An outbreak* of mpox (formerly known as monkeypox) has been detected in the Democratic Republic of the Congo (DRC). The World Health Organization (WHO) has reported that the case fatality rate — the percent of detected cases that are fatal — is 4.6%, or one in 22. That represents 581 deaths among 12,569 suspected cases in the 2023 outbreak. This is high. By comparison, the mpox outbreak of 2022 that was declared a “public health emergency of international concern” by the WHO had a case fatality rate of 0.18%, or one in 500. In the DRC, the case fatality rate of the 2022 outbreak was similar to the global rate, at around 0.2%. (The official international emergency that started in July 2022 ended in May 2023. While technically the current cases are an “escalation” of a longstanding mpox outbreak in the DRC, for the sake of clarity, I’ll use the terminology of the 2022/Clade II and 2023/Clade I outbreaks here.)
The fatality rate of this new escalated outbreak that took off in 2023 is startling.
But what does it mean? Let’s talk through this.
What Might Explain the Higher Detected Fatality Rate?
There are three major possibilities that might explain why the mpox outbreak in the DRC has a nearly 25-fold higher case fatality rate so far.
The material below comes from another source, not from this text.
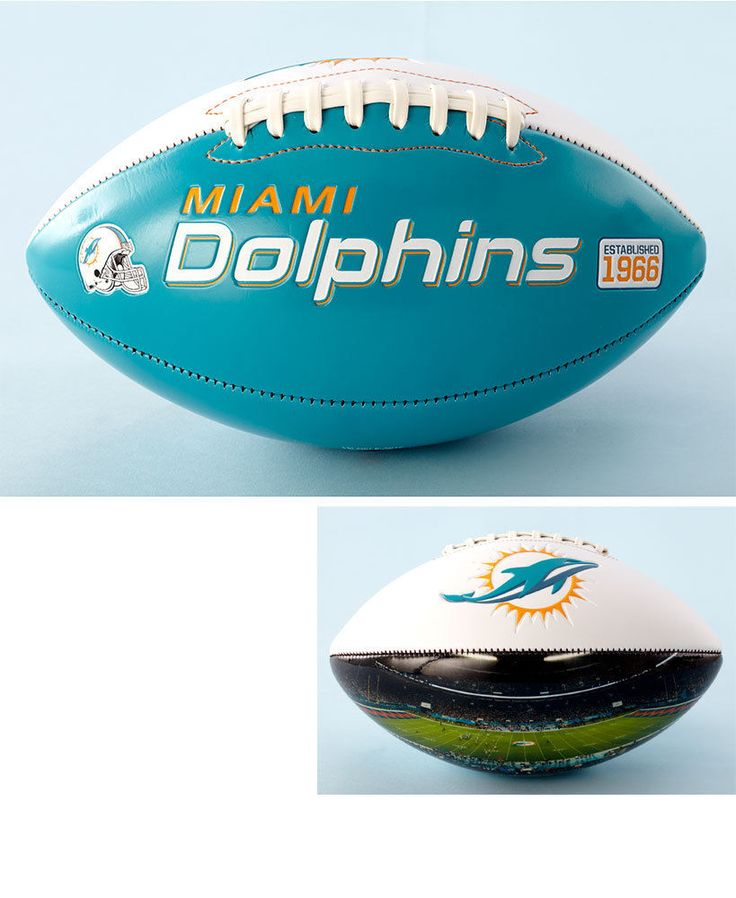 Official NFL Dolphins Team Football With Panoramic Stadium View Collection Gift #OfficialNFL #MiamiDolphins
I’ll discuss them and then run some hypothetical numbers to demonstrate how this might affect things.
Something about the strain virulence.
Something about testing.
Something about the population affected.
Let’s start with the strain. The current outbreak in the DRC appears to be due to a different strain of mpox (Clade I) compared to the outbreak that began in 2022 (Clade II). In the past, Clade I has been considered deadlier, but it’s unclear if that is related to the virus itself, or the risks and medical resources of the people it infected. I couldn’t find any head-to-head comparisons. But to be “safe,” we’ll assume that Clade I is indeed deadlier than Clade II. (You’ll see below why this might not be the major driver behind the increase in lethality.)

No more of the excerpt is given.